**Textauszug**.
-------

Gestern habe ich erfahren, dass Sinéad O’Connor verstorben ist. Die irische Sängerin und Songwriterin wurde 56 Jahre alt. In den letzten Jahren war sie von den großen Bühnen verschwunden. Sie war aber die gesamte Zeit künstlerisch aktiv. 1990 durfte ich sie in Berlin bei Roger Waters’ The Wall live erleben.

Ihre Stimme wird nicht nur musikalisch fehlen. Sinéad O’Connor war auch politisch eine wichtige Akteurin. Sie gehörte zu den ersten Großen, die auf den sexuellen Missbrauch in der katholischen Kirche hinwies. Als sie ein 1992 im US-amerikanischen Fernsehen ein Bild von Papst Johannes Paul II. zerriss, wollte kaum einer die Botschaft hören. Man echauffierte sich lieber über ihre brutale Geste. Ein Bild zu zerreißen, sei ja quasi ein symbolischer Mord. Nun, heute blicken wir auf die Missbrauchsskandale der Kirchen mit anderen Augen und O’Connor war wohl eher eine Pionieren, ihrer Zeit weit voraus.

-------

**Bereitgestellte Daten**.
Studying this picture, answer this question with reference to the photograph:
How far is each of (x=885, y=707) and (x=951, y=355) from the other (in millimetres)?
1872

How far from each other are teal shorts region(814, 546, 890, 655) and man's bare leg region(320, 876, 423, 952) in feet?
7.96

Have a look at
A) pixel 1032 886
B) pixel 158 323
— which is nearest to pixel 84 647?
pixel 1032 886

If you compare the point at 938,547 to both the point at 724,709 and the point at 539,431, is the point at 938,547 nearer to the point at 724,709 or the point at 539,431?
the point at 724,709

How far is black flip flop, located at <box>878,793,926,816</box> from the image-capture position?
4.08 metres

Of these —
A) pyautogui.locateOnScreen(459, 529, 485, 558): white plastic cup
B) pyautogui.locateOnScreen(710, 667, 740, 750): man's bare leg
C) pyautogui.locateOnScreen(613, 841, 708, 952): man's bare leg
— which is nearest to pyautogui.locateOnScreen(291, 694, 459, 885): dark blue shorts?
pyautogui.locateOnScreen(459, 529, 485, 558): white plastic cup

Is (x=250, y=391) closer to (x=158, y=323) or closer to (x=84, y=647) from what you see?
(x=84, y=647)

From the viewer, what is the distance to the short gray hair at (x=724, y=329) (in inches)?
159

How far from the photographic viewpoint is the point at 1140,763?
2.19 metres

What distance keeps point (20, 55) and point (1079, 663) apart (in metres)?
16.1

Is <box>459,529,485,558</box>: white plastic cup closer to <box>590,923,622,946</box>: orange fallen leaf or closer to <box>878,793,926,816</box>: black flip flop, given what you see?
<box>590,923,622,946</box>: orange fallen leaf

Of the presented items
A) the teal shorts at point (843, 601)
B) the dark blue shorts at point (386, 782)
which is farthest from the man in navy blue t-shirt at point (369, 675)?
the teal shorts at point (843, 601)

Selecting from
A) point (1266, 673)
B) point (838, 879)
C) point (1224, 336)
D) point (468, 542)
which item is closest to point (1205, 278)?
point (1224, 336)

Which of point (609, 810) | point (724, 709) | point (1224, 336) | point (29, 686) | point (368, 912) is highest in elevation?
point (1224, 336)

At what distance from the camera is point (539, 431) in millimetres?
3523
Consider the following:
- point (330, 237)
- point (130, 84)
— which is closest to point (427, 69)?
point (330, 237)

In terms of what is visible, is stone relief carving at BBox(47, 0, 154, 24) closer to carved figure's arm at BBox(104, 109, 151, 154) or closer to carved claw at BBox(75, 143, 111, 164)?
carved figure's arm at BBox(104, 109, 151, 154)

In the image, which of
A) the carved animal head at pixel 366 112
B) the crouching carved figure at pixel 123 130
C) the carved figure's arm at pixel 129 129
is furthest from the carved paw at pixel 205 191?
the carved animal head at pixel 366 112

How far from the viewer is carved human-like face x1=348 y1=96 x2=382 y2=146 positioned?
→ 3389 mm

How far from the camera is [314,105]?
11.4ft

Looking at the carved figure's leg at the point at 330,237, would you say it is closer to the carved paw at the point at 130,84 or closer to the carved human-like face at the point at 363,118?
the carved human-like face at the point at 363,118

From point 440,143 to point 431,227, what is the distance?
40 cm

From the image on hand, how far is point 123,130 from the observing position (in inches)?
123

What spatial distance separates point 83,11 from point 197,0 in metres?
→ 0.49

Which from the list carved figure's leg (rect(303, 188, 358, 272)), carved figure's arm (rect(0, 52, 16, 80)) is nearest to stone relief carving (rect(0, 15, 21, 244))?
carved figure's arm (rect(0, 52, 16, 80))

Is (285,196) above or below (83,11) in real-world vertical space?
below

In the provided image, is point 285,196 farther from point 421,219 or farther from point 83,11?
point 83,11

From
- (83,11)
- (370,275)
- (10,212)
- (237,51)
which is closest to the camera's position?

-------

**Aufgabe 1**. Gib den Textauszug über Sinéad O’Connor zwischen „Ihre Stimme wird“ und „Zeit weit voraus.“ einschließlich wortgetreu wieder.
**Aufgabe 2**.
Beantworte anhand des Textauszugs über Sinéad O’Connor:
(a) Wie alt wurde Sinéad O’Connor?
(b) In welcher Stadt war 1990 ihr Auftritt bei Roger Waters’ The Wall zu erleben?
(c) Von wem zerriss sie im US-amerikanischen Fernsehen ein Bild?
Die Zeilen haben damit nichts zu tun.

**Richtige Antwort 1**.
Ihre Stimme wird nicht nur musikalisch fehlen. Sinéad O’Connor war auch politisch eine wichtige Akteurin. Sie gehörte zu den ersten Großen, die auf den sexuellen Missbrauch in der katholischen Kirche hinwies. Als sie ein 1992 im US-amerikanischen Fernsehen ein Bild von Papst Johannes Paul II. zerriss, wollte kaum einer die Botschaft hören. Man echauffierte sich lieber über ihre brutale Geste. Ein Bild zu zerreißen, sei ja quasi ein symbolischer Mord. Nun, heute blicken wir auf die Missbrauchsskandale der Kirchen mit anderen Augen und O’Connor war wohl eher eine Pionieren, ihrer Zeit weit voraus.

**Richtige Antwort 2**.
(a) 56 Jahre
(b) In Berlin
(c) Von Papst Johannes Paul II.